Humans have left an indelible mark on Earth, most notably in the massive amounts of carbon now floating around in our atmosphere that is causing the planet to warm. When we industrialized our civilization, we harnessed the power of fossil fuels and have become slaves to it as a result.

We are now at a critical point where we will need to deal with the carbon already in our atmosphere from burning fossil fuels (carbon lasts for hundreds of years in the atmosphere, making it ever more difficult to achieve targeted reductions) in order to meet the ceiling on carbon, proposed last week by the International Panel on Climate Change, or move on to a new Earth, argues Lawrence Krauss, director of the Origins Project at ASU, in the New Yorker.

Because the world’s governments cannot seem to adequately face the imperative to cut industrial greenhouse gas production, we can “give up and resign ourselves to living on Earth 2.0, with the possibility of vast and disastrous social and political upheavals due to changing temperatures, rising sea levels and the like; or try and do something about the carbon that is already in the atmosphere,” Krauss states.

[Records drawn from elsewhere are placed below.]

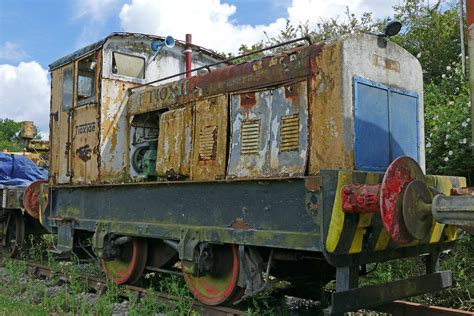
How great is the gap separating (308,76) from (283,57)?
0.39 m

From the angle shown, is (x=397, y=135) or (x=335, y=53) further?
(x=397, y=135)

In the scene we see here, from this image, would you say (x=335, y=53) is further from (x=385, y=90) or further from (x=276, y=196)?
(x=276, y=196)

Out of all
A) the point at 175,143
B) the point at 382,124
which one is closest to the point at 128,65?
the point at 175,143

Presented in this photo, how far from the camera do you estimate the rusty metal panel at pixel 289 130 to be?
15.2 ft

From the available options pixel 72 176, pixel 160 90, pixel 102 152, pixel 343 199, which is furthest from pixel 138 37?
pixel 343 199

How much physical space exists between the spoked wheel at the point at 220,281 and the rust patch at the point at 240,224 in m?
0.27

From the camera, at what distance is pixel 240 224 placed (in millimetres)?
4840

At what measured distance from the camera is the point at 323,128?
445cm

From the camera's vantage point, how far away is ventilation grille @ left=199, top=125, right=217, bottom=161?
5.38 metres

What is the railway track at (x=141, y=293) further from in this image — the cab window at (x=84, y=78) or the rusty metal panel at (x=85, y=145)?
the cab window at (x=84, y=78)

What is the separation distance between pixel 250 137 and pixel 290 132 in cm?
49

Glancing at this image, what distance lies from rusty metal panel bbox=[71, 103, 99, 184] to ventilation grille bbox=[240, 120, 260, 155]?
2.53m

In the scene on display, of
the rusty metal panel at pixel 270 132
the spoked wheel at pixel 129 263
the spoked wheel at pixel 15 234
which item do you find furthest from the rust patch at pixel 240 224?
the spoked wheel at pixel 15 234

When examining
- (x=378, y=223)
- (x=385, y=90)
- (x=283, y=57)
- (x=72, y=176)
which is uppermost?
(x=283, y=57)
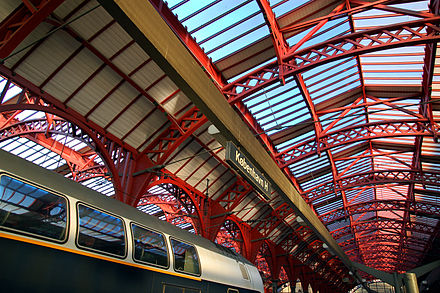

If we choose the latter, then our best shot might be to develop a strategy to remove carbon dioxide directly from the atmosphere. Remarkably, this approach has received almost no support in terms of R&D dollars to date, an egregious action given the tens of billions we spend on fine-tuning the source for all of this carbon-fossil fuel production, he states.

“Carbon capture may not be practical in the end,” Krauss states. “But exploring possibilities like it with the same kind of energy that we are devoting to extracting fossil fuels should be an ethical global imperative, given everything we know about humanity’s impact on our climate.”